- [What you are asked to do]: Every line of the material is to be given again exactly.

-- Material supplied follows --

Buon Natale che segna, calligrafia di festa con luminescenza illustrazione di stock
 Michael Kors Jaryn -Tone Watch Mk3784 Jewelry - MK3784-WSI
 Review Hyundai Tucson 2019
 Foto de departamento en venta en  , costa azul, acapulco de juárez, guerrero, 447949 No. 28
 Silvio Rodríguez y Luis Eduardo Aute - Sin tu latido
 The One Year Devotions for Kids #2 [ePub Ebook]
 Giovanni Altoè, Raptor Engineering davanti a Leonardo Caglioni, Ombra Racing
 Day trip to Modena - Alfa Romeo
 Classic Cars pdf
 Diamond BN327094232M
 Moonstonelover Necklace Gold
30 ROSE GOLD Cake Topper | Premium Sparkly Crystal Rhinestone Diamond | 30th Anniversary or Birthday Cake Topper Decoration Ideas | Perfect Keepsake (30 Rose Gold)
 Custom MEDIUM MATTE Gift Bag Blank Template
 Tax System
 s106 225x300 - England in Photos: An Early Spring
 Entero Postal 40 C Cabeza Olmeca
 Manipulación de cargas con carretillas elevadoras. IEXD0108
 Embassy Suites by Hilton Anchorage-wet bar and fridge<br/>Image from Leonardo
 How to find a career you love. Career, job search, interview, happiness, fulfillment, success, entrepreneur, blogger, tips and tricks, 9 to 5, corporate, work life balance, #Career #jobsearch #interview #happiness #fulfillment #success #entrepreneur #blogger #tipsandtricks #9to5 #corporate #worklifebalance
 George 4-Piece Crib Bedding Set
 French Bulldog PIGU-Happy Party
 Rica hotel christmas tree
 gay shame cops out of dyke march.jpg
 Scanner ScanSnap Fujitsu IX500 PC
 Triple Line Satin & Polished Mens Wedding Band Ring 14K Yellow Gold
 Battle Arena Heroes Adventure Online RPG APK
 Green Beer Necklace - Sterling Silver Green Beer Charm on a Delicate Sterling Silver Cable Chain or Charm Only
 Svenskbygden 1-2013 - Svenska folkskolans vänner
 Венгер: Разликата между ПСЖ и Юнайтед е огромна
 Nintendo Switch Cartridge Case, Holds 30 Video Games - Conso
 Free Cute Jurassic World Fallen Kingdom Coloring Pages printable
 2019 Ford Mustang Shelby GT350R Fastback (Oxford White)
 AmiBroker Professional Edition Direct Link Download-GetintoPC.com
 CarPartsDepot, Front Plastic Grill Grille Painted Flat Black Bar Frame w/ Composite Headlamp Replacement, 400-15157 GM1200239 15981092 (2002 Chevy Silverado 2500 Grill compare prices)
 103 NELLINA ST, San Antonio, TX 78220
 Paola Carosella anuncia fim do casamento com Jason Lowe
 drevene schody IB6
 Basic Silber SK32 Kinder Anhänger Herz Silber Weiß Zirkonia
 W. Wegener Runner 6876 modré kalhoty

-- Material supplied concluded --

- [Completed task]:
Buon Natale che segna, calligrafia di festa con luminescenza illustrazione di stock
 Michael Kors Jaryn -Tone Watch Mk3784 Jewelry - MK3784-WSI
 Review Hyundai Tucson 2019
 Foto de departamento en venta en  , costa azul, acapulco de juárez, guerrero, 447949 No. 28
 Silvio Rodríguez y Luis Eduardo Aute - Sin tu latido
 The One Year Devotions for Kids #2 [ePub Ebook]
 Giovanni Altoè, Raptor Engineering davanti a Leonardo Caglioni, Ombra Racing
 Day trip to Modena - Alfa Romeo
 Classic Cars pdf
 Diamond BN327094232M
 Moonstonelover Necklace Gold
30 ROSE GOLD Cake Topper | Premium Sparkly Crystal Rhinestone Diamond | 30th Anniversary or Birthday Cake Topper Decoration Ideas | Perfect Keepsake (30 Rose Gold)
 Custom MEDIUM MATTE Gift Bag Blank Template
 Tax System
 s106 225x300 - England in Photos: An Early Spring
 Entero Postal 40 C Cabeza Olmeca
 Manipulación de cargas con carretillas elevadoras. IEXD0108
 Embassy Suites by Hilton Anchorage-wet bar and fridge<br/>Image from Leonardo
 How to find a career you love. Career, job search, interview, happiness, fulfillment, success, entrepreneur, blogger, tips and tricks, 9 to 5, corporate, work life balance, #Career #jobsearch #interview #happiness #fulfillment #success #entrepreneur #blogger #tipsandtricks #9to5 #corporate #worklifebalance
 George 4-Piece Crib Bedding Set
 French Bulldog PIGU-Happy Party
 Rica hotel christmas tree
 gay shame cops out of dyke march.jpg
 Scanner ScanSnap Fujitsu IX500 PC
 Triple Line Satin & Polished Mens Wedding Band Ring 14K Yellow Gold
 Battle Arena Heroes Adventure Online RPG APK
 Green Beer Necklace - Sterling Silver Green Beer Charm on a Delicate Sterling Silver Cable Chain or Charm Only
 Svenskbygden 1-2013 - Svenska folkskolans vänner
 Венгер: Разликата между ПСЖ и Юнайтед е огромна
 Nintendo Switch Cartridge Case, Holds 30 Video Games - Conso
 Free Cute Jurassic World Fallen Kingdom Coloring Pages printable
 2019 Ford Mustang Shelby GT350R Fastback (Oxford White)
 AmiBroker Professional Edition Direct Link Download-GetintoPC.com
 CarPartsDepot, Front Plastic Grill Grille Painted Flat Black Bar Frame w/ Composite Headlamp Replacement, 400-15157 GM1200239 15981092 (2002 Chevy Silverado 2500 Grill compare prices)
 103 NELLINA ST, San Antonio, TX 78220
 Paola Carosella anuncia fim do casamento com Jason Lowe
 drevene schody IB6
 Basic Silber SK32 Kinder Anhänger Herz Silber Weiß Zirkonia
 W. Wegener Runner 6876 modré kalhoty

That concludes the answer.